Elke keer als ik wandelend het spoor over wil steken op de Barneveldseweg (N301), op momenten dat er een trein aan komt, denk ik: wat gek?! Het gaat dan om de oversteek in de richting van de rotonde zonder koe. Je treft dan geen fysieke belemmering op je pad en kunt zo de rails oplopen. Weliswaar moet je dan tussen twee hekjes doorlopen en twee keer een hoek van negentig graden maken, maar er is geen slagboom die je weg blokkeert. 

Toegegeven, dat is pas echt een probleem als de luidrinkelende bellen niet werken óf als je doof én afgeleid bent. Niettemin voelt het heel gek dat je er zo door kan lopen. Ik had het daar met iemand over die zei: dit is nou typisch een onderwerp om een column aan te wijden. Maar het lastige van zo’n gedachte toevertrouwen aan papier, is dat je die mijmerend achter je toetsenbord vrijwel automatisch gaat nuanceren of (letterijk) van de andere kant bekijken. Want stel dat je in de richting van het kruispunt met de Amersfoortseweg / Frieswijkstraat wandelt en er zou op de gewraakte plek wél een slagboom zijn. Dan tref je die mogelijk op je pad als je nog aan de spoorzijde ervan bent. Dat vind ik dan ook weer een beklemmend idee. Zo was het vroeger ook bij de spoorwegovergang op de Amersfoortseweg. Niet fijn. Hoe is het daar nu dan, vroeg ik me af. En zo ontstaat dus een tunnelvisie 😉 Voor de N301 kan dat ook een oplossing zijn, maar dat lijkt me best een duur geintje. Tot die tijd vooral zelf goed op blijven letten.

En dat is altijd een goed idee. Zelf op blijven letten. Zelf doen ook. Je verantwoordelijkheid nemen. We zijn de laatste weken een beetje gepamperd. Winkelkarretjes werden dag in dag uit voor ons gedesinfecteerd, zodat wij coronaproof onze boodschappen konden doen. En bijkomend gemak: er hoefden (tijdelijk) geen winkelwagenmuntjes in. Ben ik de enige bij wie die krengen altijd precies in een andere jas of tas zitten dan die ik (bij me) draag? Contant geld op zak heb ik ook al weken niet meer nu je overal (bij voorkeur) moet pinnen. Dus vond ik het echt even wennen dat de karretjes ineens weer vastzaten.

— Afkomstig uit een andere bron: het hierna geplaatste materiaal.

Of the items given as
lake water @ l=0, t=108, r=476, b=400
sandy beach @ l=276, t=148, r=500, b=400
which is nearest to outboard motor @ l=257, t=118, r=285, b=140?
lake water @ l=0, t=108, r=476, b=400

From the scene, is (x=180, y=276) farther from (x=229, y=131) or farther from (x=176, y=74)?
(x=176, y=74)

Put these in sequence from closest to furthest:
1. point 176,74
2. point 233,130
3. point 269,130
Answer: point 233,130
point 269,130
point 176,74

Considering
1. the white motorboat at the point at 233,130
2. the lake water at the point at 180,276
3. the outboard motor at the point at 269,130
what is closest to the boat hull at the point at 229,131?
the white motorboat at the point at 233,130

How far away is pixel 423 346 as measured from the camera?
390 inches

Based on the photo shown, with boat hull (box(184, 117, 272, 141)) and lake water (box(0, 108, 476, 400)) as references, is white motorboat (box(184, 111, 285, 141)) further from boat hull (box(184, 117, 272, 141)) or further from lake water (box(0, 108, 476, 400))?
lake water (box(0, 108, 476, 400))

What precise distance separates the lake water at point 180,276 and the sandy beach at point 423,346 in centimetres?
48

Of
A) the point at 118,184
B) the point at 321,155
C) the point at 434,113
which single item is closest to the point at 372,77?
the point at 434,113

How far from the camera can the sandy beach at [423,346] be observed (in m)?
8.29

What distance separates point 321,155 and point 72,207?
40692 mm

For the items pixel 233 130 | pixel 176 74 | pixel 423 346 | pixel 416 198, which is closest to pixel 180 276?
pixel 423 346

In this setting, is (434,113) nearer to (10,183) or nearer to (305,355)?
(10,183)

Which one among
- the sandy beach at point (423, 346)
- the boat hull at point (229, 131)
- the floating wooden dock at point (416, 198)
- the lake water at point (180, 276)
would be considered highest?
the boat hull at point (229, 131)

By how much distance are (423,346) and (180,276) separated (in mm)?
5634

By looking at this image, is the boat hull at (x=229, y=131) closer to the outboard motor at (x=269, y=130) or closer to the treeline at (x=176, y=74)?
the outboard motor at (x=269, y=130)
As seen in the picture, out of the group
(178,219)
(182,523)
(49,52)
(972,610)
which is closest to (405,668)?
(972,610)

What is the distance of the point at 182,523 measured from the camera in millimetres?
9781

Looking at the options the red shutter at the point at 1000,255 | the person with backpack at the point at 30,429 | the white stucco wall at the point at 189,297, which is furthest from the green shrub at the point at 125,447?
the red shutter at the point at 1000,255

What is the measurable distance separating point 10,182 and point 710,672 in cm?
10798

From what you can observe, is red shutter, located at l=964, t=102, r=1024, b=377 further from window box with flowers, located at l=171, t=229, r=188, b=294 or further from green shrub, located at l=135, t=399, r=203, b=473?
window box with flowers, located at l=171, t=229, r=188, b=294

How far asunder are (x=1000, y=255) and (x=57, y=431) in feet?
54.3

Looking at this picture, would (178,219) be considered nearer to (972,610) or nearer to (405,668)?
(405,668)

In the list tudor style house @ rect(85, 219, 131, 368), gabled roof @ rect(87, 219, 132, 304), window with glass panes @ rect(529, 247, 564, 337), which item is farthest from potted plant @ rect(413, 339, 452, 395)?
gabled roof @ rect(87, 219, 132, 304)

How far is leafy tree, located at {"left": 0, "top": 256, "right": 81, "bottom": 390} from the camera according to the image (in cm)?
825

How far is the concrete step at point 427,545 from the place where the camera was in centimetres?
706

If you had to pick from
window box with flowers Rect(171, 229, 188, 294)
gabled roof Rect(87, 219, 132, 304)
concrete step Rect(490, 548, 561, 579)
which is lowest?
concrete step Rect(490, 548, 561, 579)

Toevallig ving ik een flard van een gesprek op over de reden van de geketende karretjes. Mensen lieten ze steeds vaker op de gekste plekken slingeren, maar op magische wijze was er altijd wel iemand die ‘m weer opruimde. Dat daar een einde aan is gekomen is heel begrijpelijk, maar wel jammer. Want door die luilakken die te beroerd waren hun karretje even terug te zetten moeten we nu allemaal weer zelf aan de bak.